Karen Ho worked at an investment bank and immersed herself in investment banking circles from 1996 to 1999 to investigate the everyday experiences and ideologies of Wall Street investment bankers. Her objective is to understand how investment bankers actively shape the markets by examining the process through which they produce dominant logics of the Wall Street norms through daily cultural practices. Her analysis draws upon a combination of interview through alumni and work connections, participant observation, and shadowing at work and conference events. Her study brings valuable insights into how Wall Street firms are institutionally empowered to enact their worldviews and export their practices by priding themselves on skimming from the top of a very small number of elite universities. 


Concepts:

  • Smartness: Ho argues that “smartness” on the Wall Street has little to do with intelligence, but rather a function of “pedigree, competitive consumption, and heteronormativity” (52). The concept of a meritocracy based on “smartness” rewarded by high pay has narrowed the concept of success while legitimizing the deservingness of the elite workers. 
  • Culture of Smartness: The situated practices and ideologies produced by the Wall Street that serve to confer authority, legitimacy, and worthiness of the workers and the investment banks. Wall Street’s recruiting model which emphasizes elite educational credentials is one the main ways that nurture the culture of smartness. 
  • Survival of the Smartest: The “survival of the smartest” stems from a sort of Darwinist perspective of “survival of the fittest” which suggests that organisms best adjusted to their environment are the most successful in surviving and reproducing. Just like Darwin’s theory, “Survival of the Smartest” suggests that the one labelled the smartest is defined as the best and hence the fittest to the elite firms, whereas those who don’t meet the criteria for smartness are prone to fail. 


Quotes:

“I found not only that most bankers came from a few elite institutions, but also that most undergraduate and even many graduate students assumed that the only ‘suitable’ destinations for life after Princeton—the only sectors offering a truly ‘Princeton-like job’—were, first, investment banking, and second, management consulting” (Ho, 43-44).

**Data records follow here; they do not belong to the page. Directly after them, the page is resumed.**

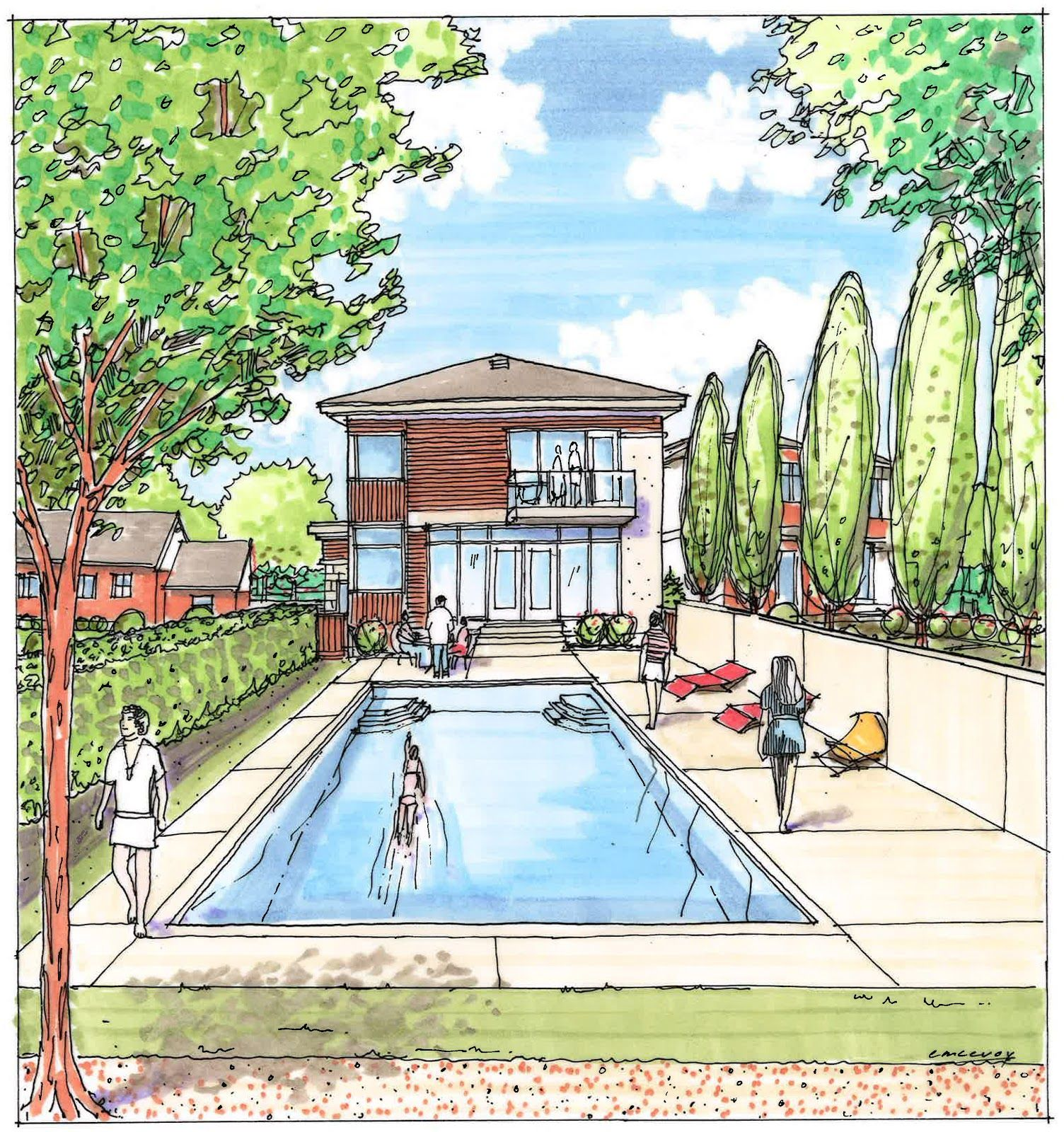 Landscaping design drawings google search dwell for Landscape design sketches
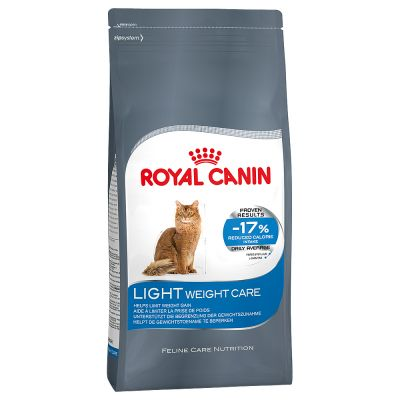 10kg Royal Canin Dry Cat Food + Cat Play Circuit Free!*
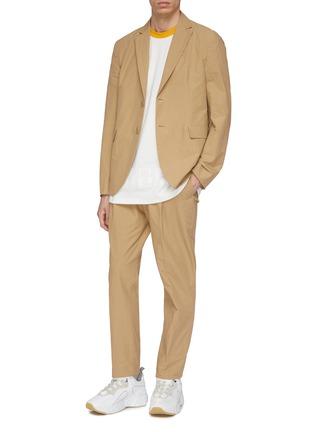 Figure View - Click To Enlarge - Acne Studios - Slim fit soft blazer
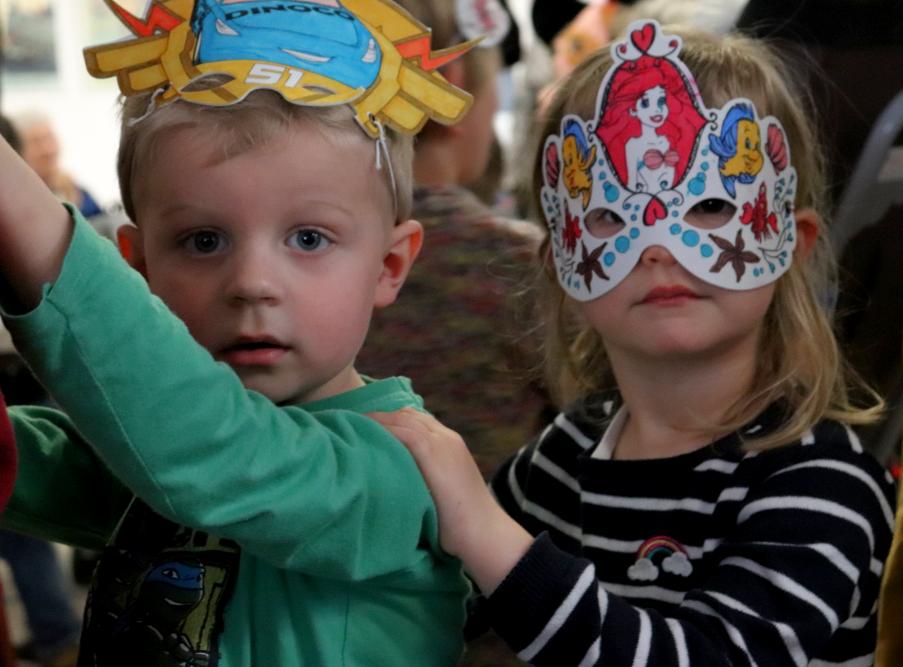 Mardi gras intergenerationnel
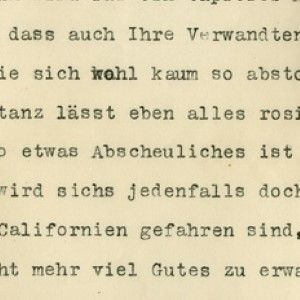 Albert Einstein Advises a Young Refugee From Germany, Then Controlled By What He Called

“It is hardly surprising, then, that the much-mythologized field of investment banking often presents itself as the solution to anxieties about postgraduation life” (Ho, 53).


“Implicit in this transformation from undergraduate to investment banker is Wall Street’s notion that if students do not choose Wall Street post-graduation, they are somehow ‘less smart,’ as smartness is defined by continued aggressive striving to perpetuate elite status” (Ho, 56). 


“Being the best and the brightest, especially for college graduates, does not mean possessing actual technical skills, a background in finance, or even a specific aptitude for banking. Instead, Princeton and Harvard recruits bring to the table just the right mix of general qualities and associations: they are not too technical or geeky (MIT), not too liberal (Yale), not too far away (Stanford), and their universities carry more historical prestige than the remaining Ivies (Brown, Columbia, Cornell, Dartmouth, University of Pennsylvania)” (Ho, 64). 


Value: 

The first chapter of the book Liquidated, is valuable to my research as Ho shows how an opaque field of investment banking is considered as a solution to anxieties of the Ivy League students. Wall Street has become a badge of meritocratic success, hence, the obvious destination for the graduates. The image as “the best and the brightest” is also key to my research in understanding the hubris of the Wall Street and the meritocratic elites who remain to internalize the belief that they are among the smartest and the hardest working individuals in America.